YOUR INSTRUCTIONS - Please continue the passage below about the Beatles song "I'm Looking Through You," starting right after its final sentence.

PAGE EXTRACT -
In this unique Beatle folk rock style track, McCartney is no longer impersonating the great singers of American rock ‘n’ roll— but by this time had assimilated their influence and become a distinctive singer in his own right. Clearly, he was learning to blend as well as contrast their now multitude of musical timbres, and to do so for novel effects.
“I’m Looking Through You” demonstrates a split personality in its combination and alternation of elements from the hop-rock style and the folk or country-western styles. The acoustic guitar introduction sets the tone with a mixture of folk and country musical traits, which characterize the accompaniment for most of the composition.
The music is upbeat, the melody strong, and although the lyrics are a little dark and heart-wrenching, it is disguised well. Kinetic energy abounds from more than just the beat as the image the song creates in the mind of the listener is “run and jump, now return to the starting point you so you may run and jump again, only this time much farther.”

RECORDS PROVIDED -

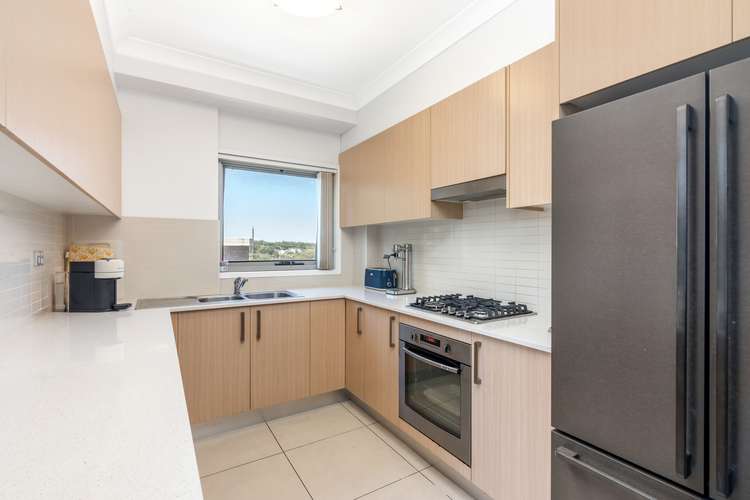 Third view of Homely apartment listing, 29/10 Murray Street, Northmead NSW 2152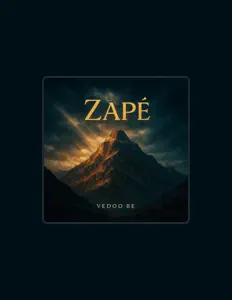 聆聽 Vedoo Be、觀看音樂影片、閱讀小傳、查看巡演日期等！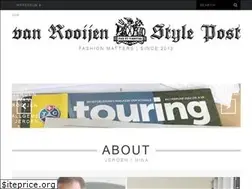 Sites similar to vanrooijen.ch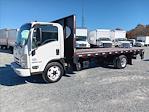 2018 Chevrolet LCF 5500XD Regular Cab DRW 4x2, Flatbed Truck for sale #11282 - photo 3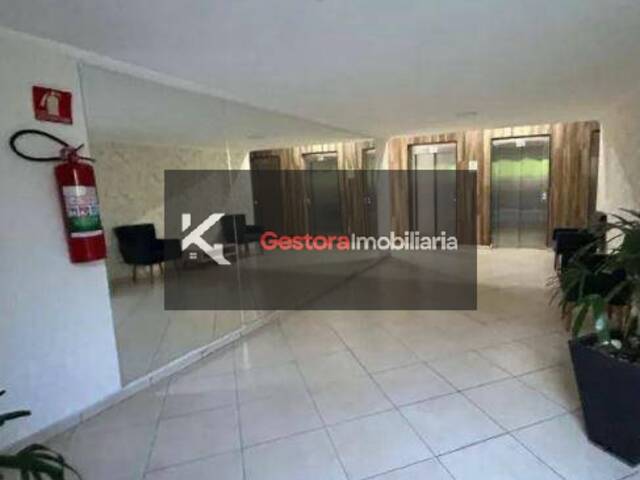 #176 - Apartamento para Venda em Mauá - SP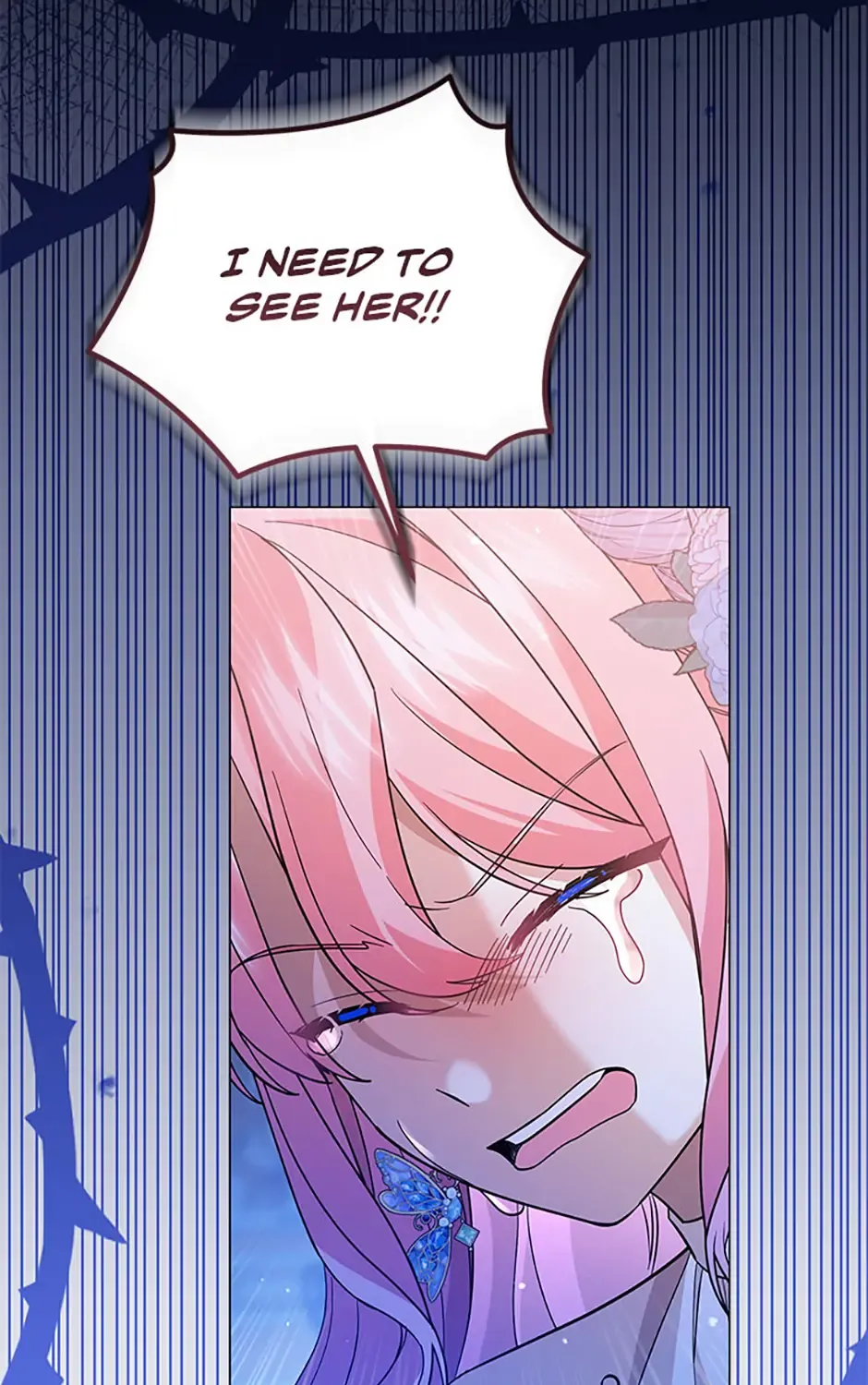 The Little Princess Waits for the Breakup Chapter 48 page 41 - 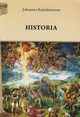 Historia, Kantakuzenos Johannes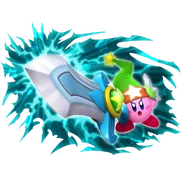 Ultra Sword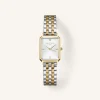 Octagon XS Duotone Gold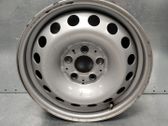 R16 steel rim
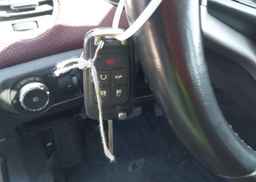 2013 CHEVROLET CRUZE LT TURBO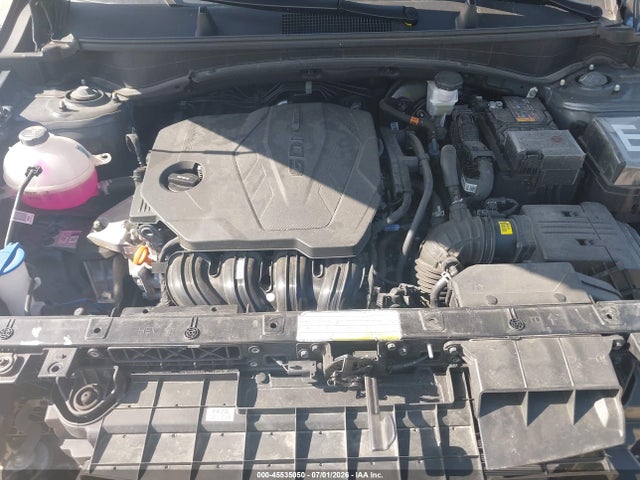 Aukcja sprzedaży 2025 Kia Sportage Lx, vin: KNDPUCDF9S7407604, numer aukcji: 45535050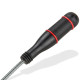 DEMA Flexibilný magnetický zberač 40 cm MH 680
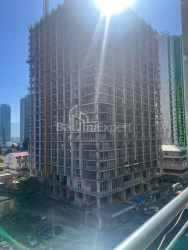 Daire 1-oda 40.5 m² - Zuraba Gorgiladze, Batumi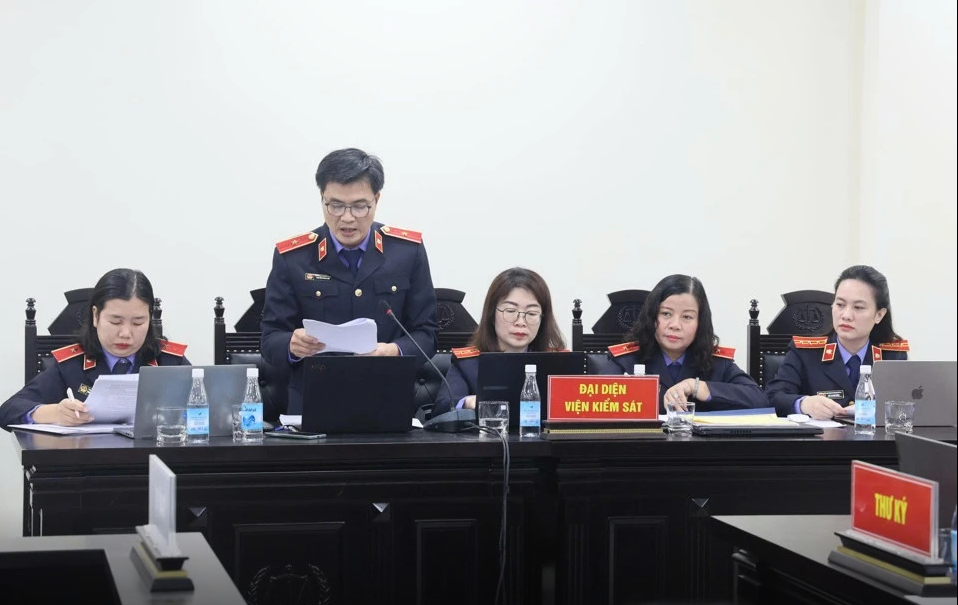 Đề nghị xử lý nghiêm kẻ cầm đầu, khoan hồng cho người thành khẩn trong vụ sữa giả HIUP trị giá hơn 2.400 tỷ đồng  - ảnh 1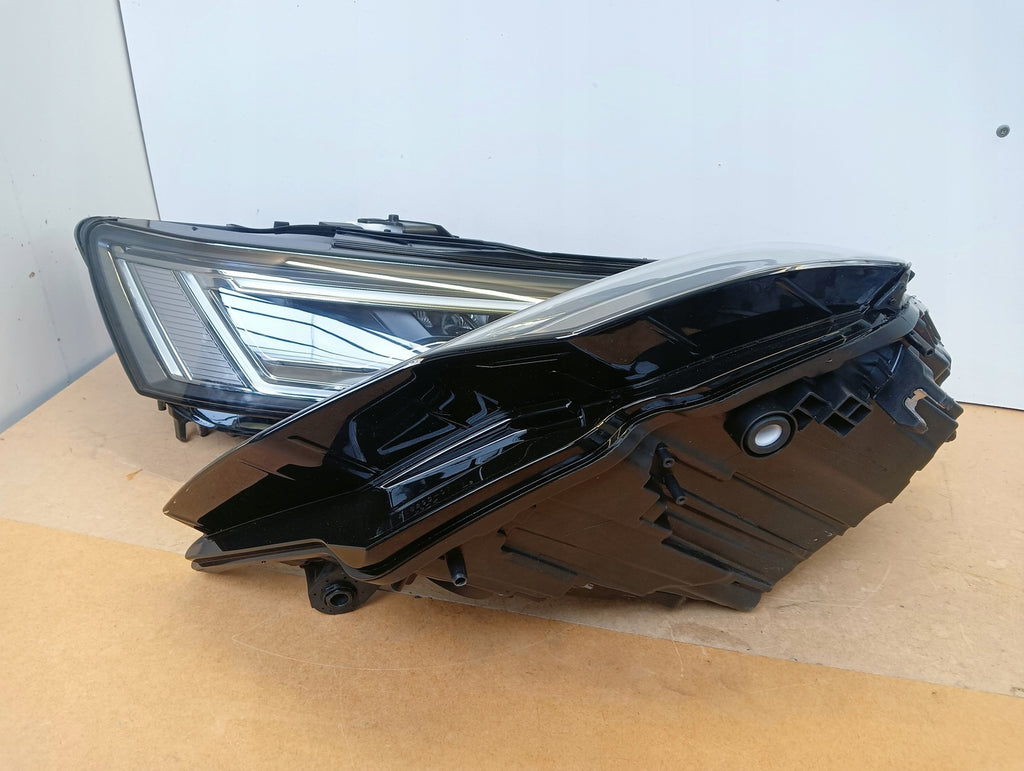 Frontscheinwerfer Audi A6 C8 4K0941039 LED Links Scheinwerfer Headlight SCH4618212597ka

OUTPUT FOR THIS EXERCISE -
The instrumental texture is dominated by the sound of acoustic guitar and electric bass, yet the electric lead guitar in this song seems to play the role of a shy lurker, commenting on the main action in a rather tentative, interjectory way. Paul’s lead vocal is double tracked the whole way through except for the outro, where the switch over to single tracking adds a surprising last minute sense of increased intimacy and immediacy.
Ringo doesn’t play the drums- but claps- and while sitting down, slaps his lap in time. When he was asked what the tapping sound is he replied: “Oh, I just tapped on a pack of matches with my finger.”
Beatle scholar Alan Pollack remarked about “I’m Looking Through You” that typical of the Beatles, “the tambourine part is more carefully planned out in a pattern than you might ever notice unless you pay careful attention to it as a listener.”
The narrator accuses his woman of changing so he will hold out a thinly-veiled threat of withdrawing his affection. Love has a habit, he warns, of disappearing overnight.